Today’s case study is one of my favorites, because this patient used physical therapy exactly the way we recommend - and it paid off! This patient is a 62 y.o. male with prostate cancer. He is scheduled for prostate removal January 9, 2023 and presents to PT for prehab in December 2022. Let’s begin with his medical history before his surgery, and then we’ll review his symptoms post surgery.
Pre Surgery History:
“The patient presents to PT for prehab for RALP (prostate removal) surgery scheduled on Jan 9. He is doing kegels 3 sets of 20 per day currently, mostly quick flicks. He states he can stop the urine stream. He reports history of Ulcerative Colitis but is in remission right now. He exercises by walking about one mile per day”
Where do we start?
The purpose of seeing a PT prior to prostate removal is to get instruction on how to perform pelvic floor muscle exercises. We know that seeing a therapist PRE surgery gives better results in the short term, following surgery.Typically clients do not need more than 1-2 visits pre - op. There are many ways your therapist can help you understand how to perform pelvic floor muscle training:
Biofeedback with external and/or internal sensors (See example here)
Internal rectal exam
Verbal instruction for how to contract and relax the pelvic floor
With this particular client, he declined an internal rectal exam and biofeedback. I gave him verbal instruction on how to perform kegels, and gave him a specific routine. I wanted him practicing long endurance holds AND quick contractions daily. Three times per day he would perform 10, 10s contractions and 10 “quick flick” contractions.
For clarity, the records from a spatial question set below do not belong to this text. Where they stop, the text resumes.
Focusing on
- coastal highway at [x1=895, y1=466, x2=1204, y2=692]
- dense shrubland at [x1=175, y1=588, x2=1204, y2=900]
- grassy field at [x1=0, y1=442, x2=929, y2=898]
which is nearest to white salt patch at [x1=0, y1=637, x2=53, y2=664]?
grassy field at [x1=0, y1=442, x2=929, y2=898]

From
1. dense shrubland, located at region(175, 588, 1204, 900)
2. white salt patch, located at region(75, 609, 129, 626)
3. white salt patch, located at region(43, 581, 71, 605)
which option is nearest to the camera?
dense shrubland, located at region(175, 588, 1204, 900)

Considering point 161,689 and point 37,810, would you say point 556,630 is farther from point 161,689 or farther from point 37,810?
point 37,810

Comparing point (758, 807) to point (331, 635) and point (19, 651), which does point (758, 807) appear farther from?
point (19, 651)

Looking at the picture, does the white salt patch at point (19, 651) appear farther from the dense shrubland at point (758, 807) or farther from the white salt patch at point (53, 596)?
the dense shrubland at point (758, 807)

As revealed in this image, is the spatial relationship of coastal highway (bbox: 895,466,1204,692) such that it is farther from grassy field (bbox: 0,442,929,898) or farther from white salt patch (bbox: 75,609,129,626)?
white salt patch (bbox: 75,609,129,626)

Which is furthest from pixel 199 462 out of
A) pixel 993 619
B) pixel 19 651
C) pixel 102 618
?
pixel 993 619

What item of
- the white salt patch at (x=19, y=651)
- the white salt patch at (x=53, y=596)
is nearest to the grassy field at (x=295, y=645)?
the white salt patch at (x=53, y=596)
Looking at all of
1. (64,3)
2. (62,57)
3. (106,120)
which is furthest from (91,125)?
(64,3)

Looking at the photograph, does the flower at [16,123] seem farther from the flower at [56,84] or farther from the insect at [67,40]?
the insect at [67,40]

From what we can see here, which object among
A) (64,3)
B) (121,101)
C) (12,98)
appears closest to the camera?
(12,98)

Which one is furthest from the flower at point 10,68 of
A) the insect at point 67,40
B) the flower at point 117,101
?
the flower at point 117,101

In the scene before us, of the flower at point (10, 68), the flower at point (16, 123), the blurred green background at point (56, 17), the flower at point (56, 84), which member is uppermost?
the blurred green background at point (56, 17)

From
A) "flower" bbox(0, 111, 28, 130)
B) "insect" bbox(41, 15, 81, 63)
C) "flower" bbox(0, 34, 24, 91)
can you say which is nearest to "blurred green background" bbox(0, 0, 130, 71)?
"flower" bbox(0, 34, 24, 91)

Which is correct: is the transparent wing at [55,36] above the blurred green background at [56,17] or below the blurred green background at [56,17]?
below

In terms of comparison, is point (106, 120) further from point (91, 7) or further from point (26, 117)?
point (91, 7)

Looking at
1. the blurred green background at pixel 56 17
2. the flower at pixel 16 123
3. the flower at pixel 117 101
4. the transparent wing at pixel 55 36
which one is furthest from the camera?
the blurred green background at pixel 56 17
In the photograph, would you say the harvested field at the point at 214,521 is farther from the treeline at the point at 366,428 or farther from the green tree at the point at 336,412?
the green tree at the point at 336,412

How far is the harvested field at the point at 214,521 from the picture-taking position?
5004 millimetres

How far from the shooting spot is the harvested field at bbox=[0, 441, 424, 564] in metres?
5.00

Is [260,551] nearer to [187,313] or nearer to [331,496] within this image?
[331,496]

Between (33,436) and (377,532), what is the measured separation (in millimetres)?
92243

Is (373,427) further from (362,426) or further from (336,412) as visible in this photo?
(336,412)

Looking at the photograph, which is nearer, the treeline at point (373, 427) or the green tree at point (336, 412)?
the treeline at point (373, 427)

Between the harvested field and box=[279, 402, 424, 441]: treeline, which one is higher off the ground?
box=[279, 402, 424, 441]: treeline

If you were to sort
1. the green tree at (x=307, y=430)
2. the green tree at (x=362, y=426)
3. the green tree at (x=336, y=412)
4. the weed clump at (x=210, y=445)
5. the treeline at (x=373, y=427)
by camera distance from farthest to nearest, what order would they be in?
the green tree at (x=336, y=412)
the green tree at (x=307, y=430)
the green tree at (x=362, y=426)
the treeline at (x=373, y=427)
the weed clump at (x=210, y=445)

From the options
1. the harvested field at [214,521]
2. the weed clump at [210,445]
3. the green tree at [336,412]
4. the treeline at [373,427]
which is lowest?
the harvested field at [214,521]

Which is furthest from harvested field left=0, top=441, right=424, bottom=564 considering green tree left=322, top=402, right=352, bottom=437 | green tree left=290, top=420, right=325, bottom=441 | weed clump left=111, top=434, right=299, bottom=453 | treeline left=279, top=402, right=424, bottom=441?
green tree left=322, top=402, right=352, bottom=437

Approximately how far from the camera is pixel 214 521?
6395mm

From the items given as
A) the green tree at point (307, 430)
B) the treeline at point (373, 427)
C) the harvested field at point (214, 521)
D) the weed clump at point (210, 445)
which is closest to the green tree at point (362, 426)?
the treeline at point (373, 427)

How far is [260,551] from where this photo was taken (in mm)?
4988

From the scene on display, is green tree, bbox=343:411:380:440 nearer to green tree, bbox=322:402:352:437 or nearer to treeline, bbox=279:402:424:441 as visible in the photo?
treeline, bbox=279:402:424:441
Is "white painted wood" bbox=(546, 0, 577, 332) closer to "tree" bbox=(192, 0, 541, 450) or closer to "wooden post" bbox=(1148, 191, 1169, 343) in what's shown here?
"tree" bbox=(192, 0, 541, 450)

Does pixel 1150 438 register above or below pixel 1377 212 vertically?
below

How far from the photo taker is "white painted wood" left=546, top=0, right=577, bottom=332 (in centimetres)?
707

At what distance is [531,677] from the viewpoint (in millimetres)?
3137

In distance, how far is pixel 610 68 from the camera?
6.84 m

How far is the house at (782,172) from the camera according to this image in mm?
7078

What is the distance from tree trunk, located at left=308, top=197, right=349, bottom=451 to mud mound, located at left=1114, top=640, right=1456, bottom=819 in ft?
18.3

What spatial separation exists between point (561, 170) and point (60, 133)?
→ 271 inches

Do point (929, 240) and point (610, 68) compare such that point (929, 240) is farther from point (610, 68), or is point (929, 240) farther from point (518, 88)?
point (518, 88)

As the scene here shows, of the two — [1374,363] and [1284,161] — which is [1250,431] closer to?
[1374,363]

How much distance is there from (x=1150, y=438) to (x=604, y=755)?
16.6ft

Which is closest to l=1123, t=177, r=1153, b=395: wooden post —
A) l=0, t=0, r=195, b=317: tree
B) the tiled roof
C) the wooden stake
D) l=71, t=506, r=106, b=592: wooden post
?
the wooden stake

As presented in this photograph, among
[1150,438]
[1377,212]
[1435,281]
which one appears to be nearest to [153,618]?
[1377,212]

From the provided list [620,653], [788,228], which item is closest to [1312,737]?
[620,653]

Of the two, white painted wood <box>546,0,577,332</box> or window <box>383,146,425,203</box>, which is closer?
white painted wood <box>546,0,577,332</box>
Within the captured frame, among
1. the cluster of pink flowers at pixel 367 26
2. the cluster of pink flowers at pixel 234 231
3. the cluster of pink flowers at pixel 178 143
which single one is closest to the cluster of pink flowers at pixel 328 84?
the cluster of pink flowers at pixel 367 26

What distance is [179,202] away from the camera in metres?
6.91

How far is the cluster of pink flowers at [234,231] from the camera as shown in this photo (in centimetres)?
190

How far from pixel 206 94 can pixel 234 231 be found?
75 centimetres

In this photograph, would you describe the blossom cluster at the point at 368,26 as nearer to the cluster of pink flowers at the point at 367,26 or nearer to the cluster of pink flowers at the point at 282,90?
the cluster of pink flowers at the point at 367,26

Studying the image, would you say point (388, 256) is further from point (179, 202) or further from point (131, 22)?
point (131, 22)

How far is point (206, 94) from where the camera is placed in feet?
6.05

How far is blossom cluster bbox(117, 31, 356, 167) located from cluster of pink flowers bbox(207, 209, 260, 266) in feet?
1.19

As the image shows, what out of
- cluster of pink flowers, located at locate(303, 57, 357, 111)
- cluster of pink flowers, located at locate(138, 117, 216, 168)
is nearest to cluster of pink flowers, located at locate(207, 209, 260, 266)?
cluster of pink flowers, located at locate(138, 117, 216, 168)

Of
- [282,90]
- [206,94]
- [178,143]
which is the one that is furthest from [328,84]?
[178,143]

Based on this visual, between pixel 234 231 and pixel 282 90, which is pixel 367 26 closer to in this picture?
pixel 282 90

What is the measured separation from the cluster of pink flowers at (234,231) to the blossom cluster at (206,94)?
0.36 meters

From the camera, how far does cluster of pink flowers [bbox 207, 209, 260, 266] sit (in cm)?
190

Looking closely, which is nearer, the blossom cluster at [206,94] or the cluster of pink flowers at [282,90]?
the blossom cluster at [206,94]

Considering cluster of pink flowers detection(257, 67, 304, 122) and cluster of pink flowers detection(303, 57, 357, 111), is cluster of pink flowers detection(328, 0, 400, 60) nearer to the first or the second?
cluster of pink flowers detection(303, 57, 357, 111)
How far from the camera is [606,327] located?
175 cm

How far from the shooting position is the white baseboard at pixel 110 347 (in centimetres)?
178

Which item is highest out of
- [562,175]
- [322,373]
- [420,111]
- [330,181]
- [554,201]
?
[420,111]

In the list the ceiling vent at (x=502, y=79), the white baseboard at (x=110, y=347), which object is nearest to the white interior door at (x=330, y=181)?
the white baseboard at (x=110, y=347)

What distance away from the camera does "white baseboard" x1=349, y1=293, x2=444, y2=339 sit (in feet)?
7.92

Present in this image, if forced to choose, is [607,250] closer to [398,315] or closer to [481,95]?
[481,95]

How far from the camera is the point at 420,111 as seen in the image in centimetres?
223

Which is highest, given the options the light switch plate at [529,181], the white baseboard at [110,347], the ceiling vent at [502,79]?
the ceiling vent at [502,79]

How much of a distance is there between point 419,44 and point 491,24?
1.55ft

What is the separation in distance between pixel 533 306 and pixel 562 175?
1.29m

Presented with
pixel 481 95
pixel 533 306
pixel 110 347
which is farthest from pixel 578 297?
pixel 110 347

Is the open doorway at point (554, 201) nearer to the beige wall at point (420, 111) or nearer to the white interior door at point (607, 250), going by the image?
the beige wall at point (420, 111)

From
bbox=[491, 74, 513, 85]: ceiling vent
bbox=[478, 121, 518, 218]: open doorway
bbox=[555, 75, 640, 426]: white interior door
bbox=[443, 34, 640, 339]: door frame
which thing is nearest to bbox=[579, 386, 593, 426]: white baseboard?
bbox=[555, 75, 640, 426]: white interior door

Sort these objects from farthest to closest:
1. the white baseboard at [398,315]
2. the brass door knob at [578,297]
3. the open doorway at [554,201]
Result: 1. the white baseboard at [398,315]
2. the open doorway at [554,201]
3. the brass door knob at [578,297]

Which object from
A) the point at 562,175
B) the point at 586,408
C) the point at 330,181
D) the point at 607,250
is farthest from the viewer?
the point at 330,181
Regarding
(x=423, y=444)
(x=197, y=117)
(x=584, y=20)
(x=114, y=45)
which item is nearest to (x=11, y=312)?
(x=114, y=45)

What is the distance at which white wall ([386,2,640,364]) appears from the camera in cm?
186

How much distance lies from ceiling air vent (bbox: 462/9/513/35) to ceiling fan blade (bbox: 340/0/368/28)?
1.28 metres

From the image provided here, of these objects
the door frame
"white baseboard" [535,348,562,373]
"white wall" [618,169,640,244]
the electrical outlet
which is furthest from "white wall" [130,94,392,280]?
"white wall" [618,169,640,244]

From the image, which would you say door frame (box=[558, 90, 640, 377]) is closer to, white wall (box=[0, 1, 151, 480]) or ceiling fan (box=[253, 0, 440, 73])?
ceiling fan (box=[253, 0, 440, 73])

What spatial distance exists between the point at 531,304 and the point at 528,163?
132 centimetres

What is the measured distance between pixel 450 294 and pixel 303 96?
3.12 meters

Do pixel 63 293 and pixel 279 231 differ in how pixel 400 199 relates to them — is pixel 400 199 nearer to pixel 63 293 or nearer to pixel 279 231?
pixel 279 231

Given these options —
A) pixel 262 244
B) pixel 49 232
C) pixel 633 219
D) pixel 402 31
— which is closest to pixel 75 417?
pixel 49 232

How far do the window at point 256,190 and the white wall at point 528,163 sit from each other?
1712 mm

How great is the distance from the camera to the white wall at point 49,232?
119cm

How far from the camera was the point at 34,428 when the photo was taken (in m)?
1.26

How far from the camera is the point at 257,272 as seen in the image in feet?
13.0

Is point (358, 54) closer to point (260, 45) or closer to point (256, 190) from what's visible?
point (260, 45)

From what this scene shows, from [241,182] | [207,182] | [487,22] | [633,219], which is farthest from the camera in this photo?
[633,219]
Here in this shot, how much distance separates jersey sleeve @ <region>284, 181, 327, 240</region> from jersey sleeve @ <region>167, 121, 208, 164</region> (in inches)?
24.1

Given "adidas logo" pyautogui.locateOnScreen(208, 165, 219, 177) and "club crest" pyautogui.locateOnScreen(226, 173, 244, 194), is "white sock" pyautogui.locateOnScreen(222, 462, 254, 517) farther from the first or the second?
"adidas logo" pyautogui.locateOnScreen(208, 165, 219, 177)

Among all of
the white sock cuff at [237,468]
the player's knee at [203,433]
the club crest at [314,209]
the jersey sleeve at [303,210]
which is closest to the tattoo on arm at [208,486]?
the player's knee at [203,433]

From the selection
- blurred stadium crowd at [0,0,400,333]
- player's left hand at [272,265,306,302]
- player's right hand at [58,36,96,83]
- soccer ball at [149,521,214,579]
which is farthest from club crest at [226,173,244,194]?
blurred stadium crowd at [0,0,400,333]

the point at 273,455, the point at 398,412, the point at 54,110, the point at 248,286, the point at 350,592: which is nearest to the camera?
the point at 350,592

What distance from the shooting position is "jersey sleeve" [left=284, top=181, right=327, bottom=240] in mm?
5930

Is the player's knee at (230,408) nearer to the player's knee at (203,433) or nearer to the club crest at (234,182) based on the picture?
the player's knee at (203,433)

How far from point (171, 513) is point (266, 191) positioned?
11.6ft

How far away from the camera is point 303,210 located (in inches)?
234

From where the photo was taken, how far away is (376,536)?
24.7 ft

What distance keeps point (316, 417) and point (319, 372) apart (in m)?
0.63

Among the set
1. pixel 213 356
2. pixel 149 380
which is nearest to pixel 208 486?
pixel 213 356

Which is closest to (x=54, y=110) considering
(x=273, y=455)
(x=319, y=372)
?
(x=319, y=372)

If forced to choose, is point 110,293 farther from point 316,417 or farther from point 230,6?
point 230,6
I also educated the patient on how to use his breathing diaphragm and his abdominal muscles to reduce the strain on his pelvic floor. Learning to coordinate the pelvic floor, abdomen, and diaphragm is a huge component of post surgery rehab, so we want to train the brain early.
The last portion of a prehab visit includes education on what to expect post surgery. We spoke about the following:
Having a catheter in, and how long that would be in place (about 10 days)
When to start kegels again after surgery (once the catheter is removed)
When to start PT again (once the catheter is out)
Expectations for erectile dysfunction and potential treatments (Information here)
The use of penile clamps, how and when to use them (Directions here)
With this client, we were able to cover all of this in one visit, and the next time I saw him was about one month post surgery. Here is his symptom report as of Feb 2023:
“Pt notes leakage while standing, coughing, laughing. He is getting bladder urges but will go more often because it decreases leakage. He had a catheter for 25 days post surgery. He now wears one Depends per day and goes through 6-7 pads within the Depends, per day. He is leaking through the night while asleep. He does 20 kegels at a time, x 3 per day and holds for "a few seconds." He can stop the stream of urine, the urine stream is strong. He reports constipation off and on and is taking Senna daily. Stool is "hard and large." He is taking Cialis and using a penis pump daily.``
Because the patient had a lot of prehab education, he was already managing his constipation and erectile dysfunction well. Had he not been doing these things, I would have recommended oral medication and penile pump for E.D. The symptoms he’s reporting here are extremely common for a man one month post prostate removal.
Where did we start?
We scheduled the patient twice weekly for one month, and then once weekly for another month. At this first session we did an internal rectal exam to test for pelvic floor muscle strength and coordination. The patient was able to contract his muscles well, but had difficulty with complete relaxation. For this reason I recommended biofeedback, which is a tool we use to give patients a visual picture of their muscles working in real time. The patient declined using biofeedback so that was not a part of his treatment plan. I did have him continue with kegel training at the following intervals: 10s contraction x 10 reps, 2s contraction x 10 reps, SIX times per day, all contraction done in standing. (Research here)
A large part of his rehab in the beginning was retraining his abdominal muscles to work together with his pelvic floor. If the patient isn’t able to use these muscles correctly, it ends up creating more pressure on the pelvic floor, resulting in more leakage. The first few visits consisted of table exercises with little to no resistance, making sure the patient was able to coordinate all movements and continue to breath (breath holding is also a common culprit of leakage).
Once the patient was performing the basics better, we transitioned to more functional movements in the gym i.e., sitting, standing, walking, squatting, bending, lifting, etc. With each week, the patient was reporting less and less leakage. His leakage at night was eliminated first, which is the case with most patients. By the end of February the patient had completely eliminated the need for Depends and was using about 5 regular pads per day. His pads at night were dry. Exercises continued to become more challenging in the gym and at home. At the end of March the patient was using 2-3 pads per day, depending on his activity level.
In regards to his erectile function, the patient was still unable to achieve spontaneous erection two months post surgery. This is also extremely common. He was taking oral medication and using the penile pump daily. Although he could not achieve full erections, he was able to achieve orgasms. Because the patient had no trouble with E.D prior to surgery, we expected him to make a full recovery with continued use of meds and the pump.
The patient was discharged after two months of therapy. He was still experiencing leakage but we were confident that his symptoms would continue to improve as long as he was compliant with the kegel program and general strengthening program.